О бате, своем отчиме, он говорит с большим уважением. Я молчу, в темнеющей комнате разговор течет задумчиво, как исповедь, о которой завтра могут пожалеть.

- Понимаете, мне становится жалко себя, у нее уже ребенок семи лет. Я в этом деле человек сдержанный, а теперь наши семьи хотят, чтобы я женился на ней. Я, конечно, не возражаю, - может быть, батя последний год живет, да и девочка славная, такая милая, пойдет в первый класс, - но все-таки... Семьи договорились, что поделаешь...

Он давно уже ушел, но в красноватом отсвете тлеющего очага все еще взбудораженными птицами кружат вопросительные знаки. Чем вызвано мое молчание - робостью? Или я восхищался его социальным чувством долга? Должен ли я был постучать по его комсомольскому значку? Или надо учиться у него человечности, свободной от предрассудков? А как обстоит дело с моральной ответственностью путешественника? Обязывает ли она меня вычеркнуть эти строки? Или, наоборот, подчеркнуть их?

Он родился в земляном жилище, признался он мне возле школы, и тут же попросил прислать ему из Таллина пластинку битлов. Так я еще раз убедился в том, что сложные изломы веков дольше всего сохраняются в душе человека, даже под элегантной нейлоновой курткой.

Я вызываю в памяти серебристые китовые ребра, иные из которых снизу покрыты темно-зеленым мхом, чтобы на этом закончить свой сегодняшний день.

ПЕРВЫЕ КОРАБЛИ

Путевые записки Георга Форстера обеспечили их автору, наряду с литературной славой, почетное место в истории географических открытий.

Как известно, долгое время существовала гипотеза, {251} основанная на идее симметрии, согласно которой в Южном полушарии должен был находиться гигантский материк, уравновешивающий Евразию. Экспедиция Кука опровергла эту гипотезу, но Форстер описал, как это произошло, точнее, чем сам Кук: сделав это с помощью его же аргументов, его словами и используя ход его мысли, он тем самым еще раз указал на возможные трагические последствия в сфере обращения научных идей в результате небрежного отношения к словам. Форстер пишет:

"Смысл нашего опасного путешествия состоял в исследовании Южного полушария до 60 градусов широты, чтобы выяснить, нет ли в тамошнем умеренном поясе (разрядка моя. - Л. М.) большого материка. Наши поездки в разных направлениях не только доказали, что в южном умеренном поясе материка нет, но - поскольку мы в зоне холода земного шара проникли до 71 градуса широты - то и доказали с большой вероятностью, что пространство, находящееся к югу от Полярного круга, далеко не все покрыто сушей. И все-таки капитан Кук по-прежнему придерживается мнения, что возникновение айсбергов невозможно объяснить иначе, как только тем, что они образуются в долинах и фьордах побережья этого материка; только таким образом он считал возможным объяснить различие форм ледовых масс... На основании этого капитан Кук твердо убежден, что вокруг Южного полюса расположено огромное пространство суши, с которой, увы, нечего делать, потому что он убежден, что Земля Сэндвича является одной из самых северных точек этого континента и что континент в своей подавляющей части находится по ту сторону Полярного круга. В довершение всего он еще утверждает, что в южной части Атлантического и Индийского океанов этот материк простирается на север дальше, чем в Тихом океане, потому что в первых двух мы находим лед значительно севернее, чем в последнем".

**ЗАДАНИЯ:**
1) Ответьте на вопросы по отрывку, каждый ответ с новой строки с той же буквой:
(a) Сколько лет ребенку женщины, на которой семьи хотят женить собеседника?
(b) Что собеседник попросил прислать ему из Таллина?
(c) До какого градуса широты экспедиция проникла в зоне холода земного шара?
2) Воспроизведите без изменений участок отрывка от слов "Он родился в" до слов "свой сегодняшний день.".
3) Соответствуют ли отрывку эти утверждения? Для каждого ответьте «да» или «нет» и приведите точную цитату, которая это решает.
(a) Собеседник родился в земляном жилище.
(b) Кук был убежден, что Земля Сэндвича является одной из самых южных точек материка.
(c) По мнению Кука, в Тихом океане лед встречается севернее, чем в южной части Атлантического и Индийского океанов.
Приведённые далее данные взяты из другого источника.

**ФРАГМЕНТ ДАННЫХ:**
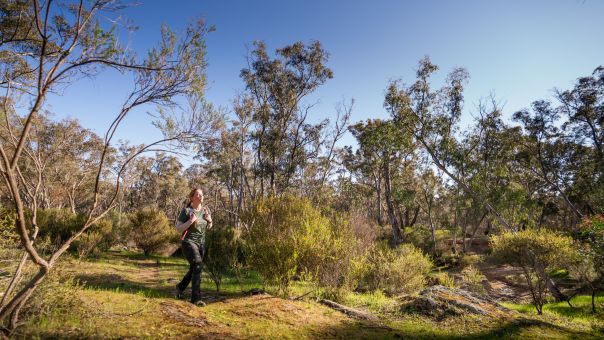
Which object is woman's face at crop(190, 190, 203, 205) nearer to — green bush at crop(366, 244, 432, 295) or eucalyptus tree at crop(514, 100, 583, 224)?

**ОТВЕТЫ К ЗАДАНИЯМ:**
1)
(a) Семь лет.
(b) Пластинку битлов.
(c) До 71 градуса.

2)
Он родился в земляном жилище, признался он мне возле школы, и тут же попросил прислать ему из Таллина пластинку битлов. Так я еще раз убедился в том, что сложные изломы веков дольше всего сохраняются в душе человека, даже под элегантной нейлоновой курткой.

Я вызываю в памяти серебристые китовые ребра, иные из которых снизу покрыты темно-зеленым мхом, чтобы на этом закончить свой сегодняшний день.

3)
(a) Да: «Он родился в земляном жилище».
(b) Нет: «он убежден, что Земля Сэндвича является одной из самых северных точек этого континента».
(c) Нет: «в первых двух мы находим лед значительно севернее, чем в последнем».